# 3018 RBR Fantasy Vuelta Game



## Rashadabd (Sep 17, 2011)

*2018 RBR Fantasy Vuelta Game*

It’s up and ready to go. 

League Code: 983386718


----------



## Rashadabd (Sep 17, 2011)

No strategy here. I just went with guys I enjoy watching race and will let the chips fall where they may. Join in and let’s have some fun!


----------



## majbuzz (Nov 30, 2012)

Thanks. I'm in. Maybe no strategy is the way to go. History shows my strategies always stink so I will give it a whirl.


----------



## Wookiebiker (Sep 5, 2005)

In ... even though my team will likely be a disaster.


----------



## El Scorcho (Dec 14, 2005)

IN! 

It's nice to see you are all so confident. It's the same noises I hear from the lads at the beginning of a long ride.... disclaimers on why they may not be up for the challenge. : )


----------



## majbuzz (Nov 30, 2012)

El Scorcho said:


> IN!
> 
> It's nice to see you are all so confident. It's the same noises I hear from the lads at the beginning of a long ride.... disclaimers on why they may not be up for the challenge. : )


Well, it is the end of the season and it has been a long one. Sooo, I will probably just take a recovery period and go easy. Need to make sure I go in to the off season healthy and then start rebuilding for the Spring.


----------



## KoroninK (Aug 9, 2010)

Well I have a team. It may be terrible, but I have one. One a positive note, it's a team I'll at least enjoy cheering for.


----------



## El Scorcho (Dec 14, 2005)

majbuzz said:


> Well, it is the end of the season and it has been a long one. Sooo, I will probably just take a recovery period and go easy. Need to make sure I go in to the off season healthy and then start rebuilding for the Spring.


You've got this down.

I have been going really hard this year in the other races, soooo, I am going to just see what happens. I maybe good....but maybe not. Don't wait up if you're feeling it.


----------



## Opus51569 (Jul 21, 2009)

Speculating on who will win the Vuelta 1000 years from now seems a little silly... but okay. 

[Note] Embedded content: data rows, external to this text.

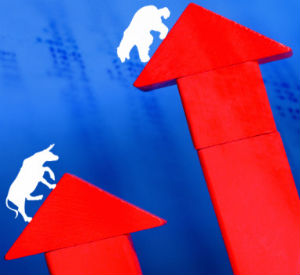 Markets end flat; TCS, Axis Bank weigh Nifty down
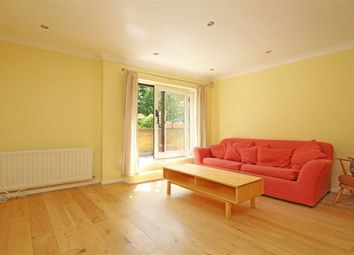 Thumbnail 3 bed flat to rent in Welland Mews, London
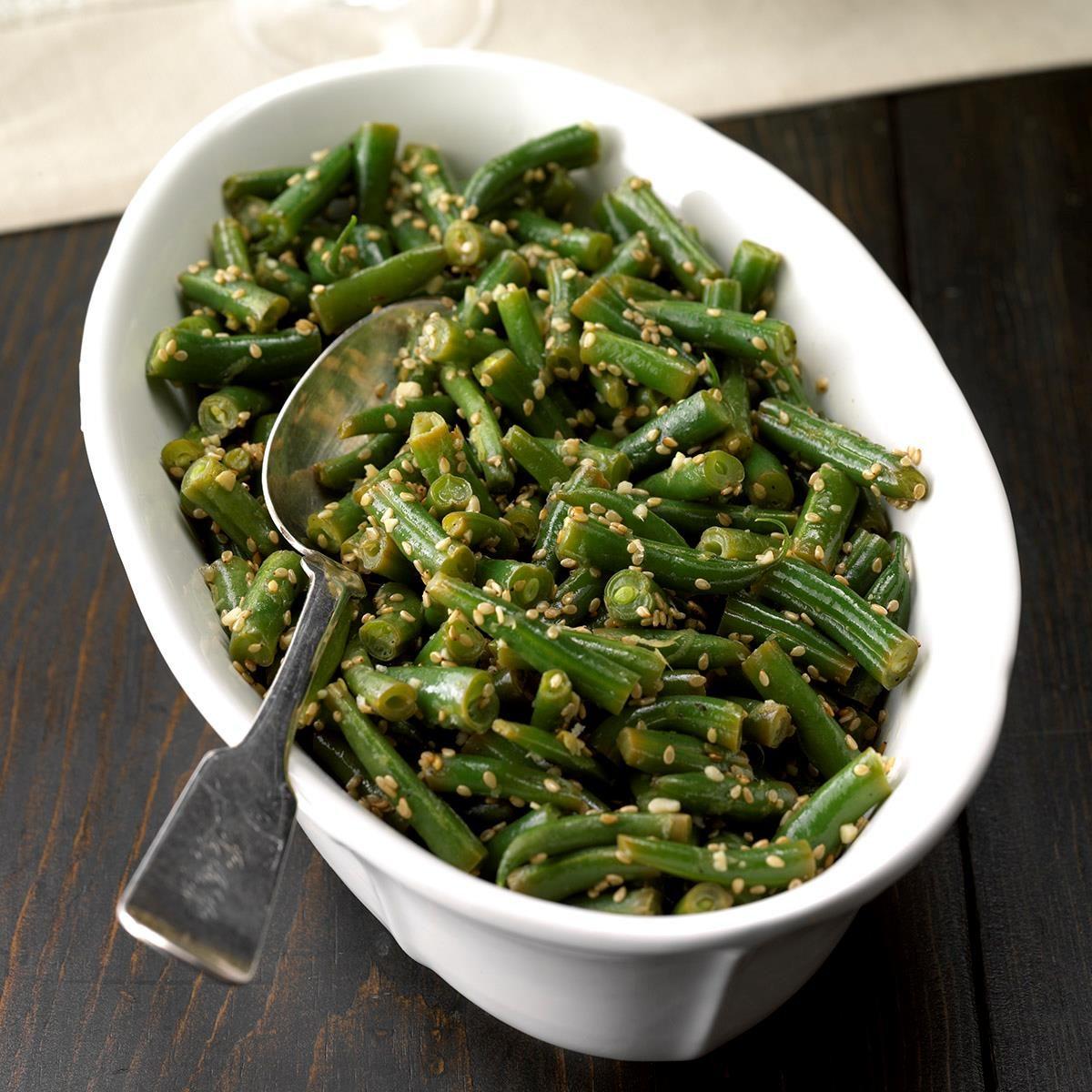 Vegan Lemon-Sesame Green Beans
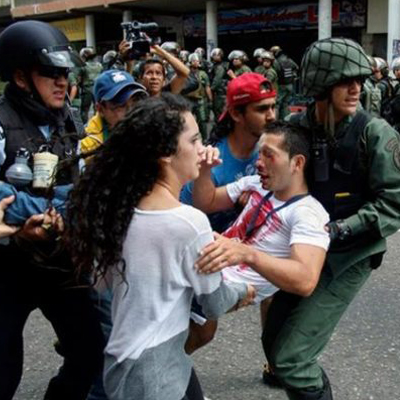 Nicaragua is Bleeding, and Here's Why You Should Care. [VIDEO]
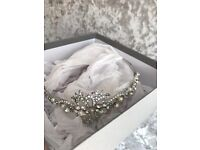 Miranda templeton bridal headband / side piece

I think Klag from the planet Opticon 5 will win it all. I think his four legs and anti-gravity bike will be the deciding factor.


----------



## upstateSC-rider (Aug 21, 2004)

Opus51569 said:


> Speculating on who will win the Vuelta 1000 years from now seems a little silly... but okay.
> 
> I think Klag from the planet Opticon 5 will win it all. I think his four legs and anti-gravity bike will be the deciding factor.


^^^ Ha.

Team Upstate is in like Flynn and warming up on the trainers.


----------



## PBL450 (Apr 12, 2014)

Wingandaprayer is in! Zero confidence. But in.


----------



## redlizard (Jul 26, 2007)

Team Lanterne Rouge is in. My boys are under contract, so likely to be slacking off a bit.


----------



## KoroninK (Aug 9, 2010)

redlizard said:


> Team Lanterne Rouge is in. My boys are under contract, so likely to be slacking off a bit.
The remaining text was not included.